BEGIN

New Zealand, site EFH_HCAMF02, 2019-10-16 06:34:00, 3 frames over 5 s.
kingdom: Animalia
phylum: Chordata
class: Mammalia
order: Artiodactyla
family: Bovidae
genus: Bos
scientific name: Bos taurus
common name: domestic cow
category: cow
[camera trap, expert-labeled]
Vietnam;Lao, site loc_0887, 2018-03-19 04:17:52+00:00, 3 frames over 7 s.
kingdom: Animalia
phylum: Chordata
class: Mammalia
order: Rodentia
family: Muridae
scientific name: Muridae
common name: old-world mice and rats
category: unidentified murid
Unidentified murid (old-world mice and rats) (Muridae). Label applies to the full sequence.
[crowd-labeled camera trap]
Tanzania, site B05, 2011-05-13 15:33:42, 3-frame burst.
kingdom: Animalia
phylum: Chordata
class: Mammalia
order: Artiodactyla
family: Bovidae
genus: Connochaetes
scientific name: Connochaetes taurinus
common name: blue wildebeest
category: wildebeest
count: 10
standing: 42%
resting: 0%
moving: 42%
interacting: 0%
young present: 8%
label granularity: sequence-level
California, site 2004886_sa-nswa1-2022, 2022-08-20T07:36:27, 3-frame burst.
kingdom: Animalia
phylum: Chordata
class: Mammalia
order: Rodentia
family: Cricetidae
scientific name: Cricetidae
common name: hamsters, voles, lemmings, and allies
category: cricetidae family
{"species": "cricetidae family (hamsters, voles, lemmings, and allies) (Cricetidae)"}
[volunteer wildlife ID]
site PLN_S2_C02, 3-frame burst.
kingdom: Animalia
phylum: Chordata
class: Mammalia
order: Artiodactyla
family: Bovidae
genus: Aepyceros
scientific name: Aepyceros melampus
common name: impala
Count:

END

Assignment
All lines above are to be transcribed exactly.

Expected answer
New Zealand, site EFH_HCAMF02, 2019-10-16 06:34:00, 3 frames over 5 s.
kingdom: Animalia
phylum: Chordata
class: Mammalia
order: Artiodactyla
family: Bovidae
genus: Bos
scientific name: Bos taurus
common name: domestic cow
category: cow
[camera trap, expert-labeled]
Vietnam;Lao, site loc_0887, 2018-03-19 04:17:52+00:00, 3 frames over 7 s.
kingdom: Animalia
phylum: Chordata
class: Mammalia
order: Rodentia
family: Muridae
scientific name: Muridae
common name: old-world mice and rats
category: unidentified murid
Unidentified murid (old-world mice and rats) (Muridae). Label applies to the full sequence.
[crowd-labeled camera trap]
Tanzania, site B05, 2011-05-13 15:33:42, 3-frame burst.
kingdom: Animalia
phylum: Chordata
class: Mammalia
order: Artiodactyla
family: Bovidae
genus: Connochaetes
scientific name: Connochaetes taurinus
common name: blue wildebeest
category: wildebeest
count: 10
standing: 42%
resting: 0%
moving: 42%
interacting: 0%
young present: 8%
label granularity: sequence-level
California, site 2004886_sa-nswa1-2022, 2022-08-20T07:36:27, 3-frame burst.
kingdom: Animalia
phylum: Chordata
class: Mammalia
order: Rodentia
family: Cricetidae
scientific name: Cricetidae
common name: hamsters, voles, lemmings, and allies
category: cricetidae family
{"species": "cricetidae family (hamsters, voles, lemmings, and allies) (Cricetidae)"}
[volunteer wildlife ID]
site PLN_S2_C02, 3-frame burst.
kingdom: Animalia
phylum: Chordata
class: Mammalia
order: Artiodactyla
family: Bovidae
genus: Aepyceros
scientific name: Aepyceros melampus
common name: impala
Count:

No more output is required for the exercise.